Tang X, Yang L, He Z, Liu J - PLoS ONE (2012)

Bottom Line: Insulin glargine use was associated with a lower odds of cancer compared with non-glargine insulin use (OR 0.81, 95% CI 0.68 to 0.98, P = 0.03; very low-quality evidence).Glargine did not increase the odds of breast cancer (OR 0.99, 95% CI 0.68 to 1.46, P = 0.966; very low-quality evidence).Compared with non-glargine insulin, no significant association was found between insulin glargine and prostate cancer, pancreatic cancer and respiratory tract cancer.

View Article: PubMed Central - PubMed

Affiliation: Department of Endocrinology, the First Hospital of Lanzhou University, Lanzhou, Gansu, China. xulei_tang@126.com

ABSTRACT

Aim: The role of insulin glargine as a risk factor for cancer is controversial in human studies. The aim of this meta-analysis was to evaluate the relationship between insulin glargine and cancer incidence.

Methods: All observational studies and randomized controlled trials evaluating the relationship of insulin glargine and cancer risk were identified in PubMed, Embase, Web of Science, Cochrane Library and the Chinese Biomedical Medical Literature Database, through March 2012. Odds ratios (ORs) with corresponding 95% confidence interval (CI) were calculated with a random-effects model. Confidence in the estimates of the obtained effects (quality of evidence) was assessed by using the Grading of Recommendations Assessment, Development, and Evaluation approach.

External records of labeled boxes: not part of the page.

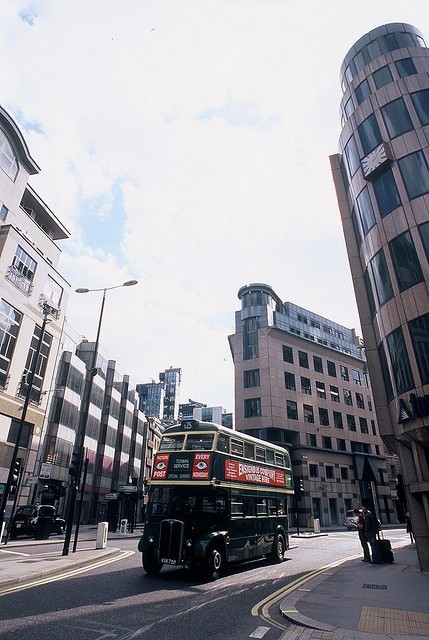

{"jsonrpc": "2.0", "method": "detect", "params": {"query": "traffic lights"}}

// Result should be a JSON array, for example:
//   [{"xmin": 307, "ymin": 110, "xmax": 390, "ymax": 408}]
[
  {"xmin": 295, "ymin": 476, "xmax": 304, "ymax": 494},
  {"xmin": 7, "ymin": 458, "xmax": 23, "ymax": 496},
  {"xmin": 68, "ymin": 449, "xmax": 80, "ymax": 480}
]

Results: A total of 11 studies including 448,928 study subjects and 19,128 cancer patients were finally identified for the meta-analysis. Insulin glargine use was associated with a lower odds of cancer compared with non-glargine insulin use (OR 0.81, 95% CI 0.68 to 0.98, P = 0.03; very low-quality evidence). Glargine did not increase the odds of breast cancer (OR 0.99, 95% CI 0.68 to 1.46, P = 0.966; very low-quality evidence). Compared with non-glargine insulin, no significant association was found between insulin glargine and prostate cancer, pancreatic cancer and respiratory tract cancer. Insulin glargine use was associated with lower odds of other site-specific cancer.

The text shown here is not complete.